[Texte]:
- - - -

Me voilà inscrit, j’ajoute toutes mes connaissances. Je suis assez triste, on m’accepte mais on me parle peu. Les gens semblent être devenus trop égoïstes. Je me concentre tout d’abord sur Aylin. En faisant sa thérapie sur Facebook, elle fait en quelque sorte la mienne, il suffit juste de la lire et tout de suite on a la joie de vivre! La vie de merde des autres me fait aimer la mienne malgré mes défauts! Aylin a créé sa page Facebook depuis qu’elle s’est fait larguer par son ex-amour éternel! Cela fait deux ans qu’elle ne parle que de lui à coups de « La page est tournée, tu n’es plus dans mes pensées, je vais regarder devant, avancer et ne pas faire marche arrière pour éviter de l’avoir profond». Évidemment, elle compte sur ses amies pour la réconforter avec des commentaires gnangnan. Elle sort aussi des phrases pompées chez de grands auteurs (Ismail YK par exemple) sans citer ses sources. Voulant l’aider, j’essaie de lui ouvrir les yeux, en lui faisant comprendre qu’en parlant de son ex sur son mur, elle prouve quelque part qu’elle ne l’a justement pas oublié, que ce n’est pas logique d’écrire avec insistance qu’elle l’a oublié, si c’était vraiment le cas, elle ne l’évoquerait plus tout simplement! J’ai eu une réponse rapide de sa part: elle m’a supprimé.

- - - -

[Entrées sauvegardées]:

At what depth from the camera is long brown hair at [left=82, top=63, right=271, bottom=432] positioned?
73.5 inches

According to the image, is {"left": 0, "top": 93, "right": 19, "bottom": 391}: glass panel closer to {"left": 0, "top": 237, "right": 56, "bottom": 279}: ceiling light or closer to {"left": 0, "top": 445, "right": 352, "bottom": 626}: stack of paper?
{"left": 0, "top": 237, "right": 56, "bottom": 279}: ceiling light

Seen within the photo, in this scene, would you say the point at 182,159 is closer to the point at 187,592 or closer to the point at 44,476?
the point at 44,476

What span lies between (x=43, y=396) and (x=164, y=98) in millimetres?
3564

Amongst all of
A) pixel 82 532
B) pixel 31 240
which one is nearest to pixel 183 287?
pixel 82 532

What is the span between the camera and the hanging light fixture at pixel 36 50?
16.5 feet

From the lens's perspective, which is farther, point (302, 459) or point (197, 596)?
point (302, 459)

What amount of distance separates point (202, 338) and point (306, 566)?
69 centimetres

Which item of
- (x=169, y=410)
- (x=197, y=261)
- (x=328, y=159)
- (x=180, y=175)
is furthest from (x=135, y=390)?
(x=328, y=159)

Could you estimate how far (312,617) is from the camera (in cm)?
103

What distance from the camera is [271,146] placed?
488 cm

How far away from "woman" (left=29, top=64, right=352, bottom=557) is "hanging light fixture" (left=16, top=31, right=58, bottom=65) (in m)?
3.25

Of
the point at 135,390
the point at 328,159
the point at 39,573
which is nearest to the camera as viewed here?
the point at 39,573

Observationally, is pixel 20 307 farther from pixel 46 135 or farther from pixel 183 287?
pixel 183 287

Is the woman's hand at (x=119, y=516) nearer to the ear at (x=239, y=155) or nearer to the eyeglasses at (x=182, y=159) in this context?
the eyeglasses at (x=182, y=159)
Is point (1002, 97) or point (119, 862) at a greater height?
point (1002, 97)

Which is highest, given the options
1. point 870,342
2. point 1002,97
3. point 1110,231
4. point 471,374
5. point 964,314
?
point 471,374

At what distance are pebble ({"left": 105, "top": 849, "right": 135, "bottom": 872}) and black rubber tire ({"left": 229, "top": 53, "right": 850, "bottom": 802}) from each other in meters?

- - - -

[Consignes]:
A. Pouvez-vous réécrire sous forme de liste le paragraphe du texte sur Facebook qui commence par « Me voilà inscrit », en conservant ses faits principaux ?
B. Pouvez-vous reprendre le texte sur Facebook après sa dernière phrase et en écrire la suite ?

[Réponses]:
A.
- Je m'inscris et j'ajoute toutes mes connaissances. On m'accepte mais on me parle peu, ce qui me rend triste.
- Je me concentre d'abord sur Aylin. Lire sa « thérapie » sur Facebook me fait aimer ma propre vie.
- Aylin a créé sa page après s'être fait larguer par son ex. Depuis deux ans, elle ne parle que de lui tout en affirmant avoir tourné la page.
- Ses amies la réconfortent avec des commentaires gnangnan. Elle reprend aussi des phrases de grands auteurs sans citer ses sources.
- J'essaie de lui faire comprendre que parler de son ex sur son mur prouve qu'elle ne l'a pas oublié.
- Sa réponse est rapide : elle me supprime.

B.
Il y a sur Facebook d’autres phénomènes anormaux: ceux qui s’envoient l’ascenseur: l’une dit à son amie à quel point elle est belle, l’autre lui répond qu’elle l’est encore plus. Et puis ça continue avec des cœurs: l’une envoie un cœur et l’autre en renvoie deux et ainsi de suite, à un moment donné on commence à avoir la nausée, on a cruellement envie que cela cesse. Il y a aussi celui qui a plus de mille contacts, lui n’hésite pas à informer de sa détresse, de sa solitude: « je suis en manque », quelques jours plus tard: « j’en peux plus là », une semaine plus tard: « bon je suis prêt à niquer n’importe qui, n’importe quoi, y a bien dans mes contacts une désespérée qui n’attend plus rien de la vie et qui voudra bien de moi? ». Râteau pour lui: mille contacts sur Facebook ne valent pas mieux qu’un ami imaginaire! Autre phénomène étrange: la personne qui publie ses photos (quasi toutes identiques avec une bouche en Duck face magistrale) et qui supplie ses contacts en privé de cliquer sur j‘aime et de lâcher des commentaires. Le succès est garanti. Facebook est aussi le lieu idéal pour les péteux, ils se doivent de partager leur vie de rêve: « Lundi: Ibiza, mardi: Barcelone, mercredi: Sidney, jeudi: Madrid, vendredi: Aldi ». Il y a aussi le gars populaire sur Facebook, tu te demandes comment il récolte autant de “likes” vu la stupidité de ses propos: “J’ai été mangé une frite: c’était bon”. Et voilà qu’une masse de commentaires s’ensuivent et des ‘likes” à tout va! Il prend vite la grosse tête et passe à l’étape supérieure: “J’ai été dans un resto chic cinq étoiles”, il reçoit encore plus de “likes”. Mais malheureusement, parfois ça devient dur pour lui et il écrit: “J’ai mangé une pomme de terre” et là, il n’a que quelques ‘likes”. Quelle injustice Facebook quand même.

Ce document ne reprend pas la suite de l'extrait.